Que el gobierno de los Estados Unidos y sus peleles europeos se
resistan, por la cuenta que les trae, a llamarlo por su nombre, no
quita que lo que haya ocurrido en Egipto sea eso mismo que no se
atreven a nombrar: un golpe de Estado como la copa de un pino. A la
vieja usanza, al estilo de Pinochet, Videla, Suharto o el Sha de
Persia, todos ellos grandes aliados de los americanos. Todos ellos
grandes asesinos.
Sólo hace dos años que tuvo lugar el levantamiento popular que
derrocó a Hosni Mubarak, y las cosas parecen haber vuelto
dramáticamente a su punto de partida. Tras el breve y desastroso
ínterin de los Hermanos Musulmanes en el gobierno, con su sharia
y su sumisión al FMI, los militares retornan al poder. Lo que
no se atreven a decir los líderes políticos, lo hacen sus voceros
de la prensa: el viernes pasado el Wall Street Journal
defendía un Pinochet para Egipto. Los intereses económicos son lo
primero. Que para mantenerlos tenga que haber un baño de sangre es
algo completamente accesorio. ¿O acaso no ha sido así decenas de
veces antes? La culpa la tienen los pueblos, que no saben lo que
votan.
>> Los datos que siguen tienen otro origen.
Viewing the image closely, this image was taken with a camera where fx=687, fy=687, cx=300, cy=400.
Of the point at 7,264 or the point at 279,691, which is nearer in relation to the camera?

Es preciso corregirlos.
No son otra cosa los asesinatos en masa, las cárceles clandestinas y
los campos de concentración en estadios: medidas correctoras.
La “comunidad internacional”,
que contempla con silencio cómplice la suspensión de la
Constitución, el desmantelamiento del parlamento, el arresto del
presidente salido de las urnas y la matanza de sus seguidores por
parte de los militares, admite que se convoquen nuevas elecciones
dentro de seis meses, a ver si para entonces el pueblo ya ha
aprendido la lección y vota lo que debe.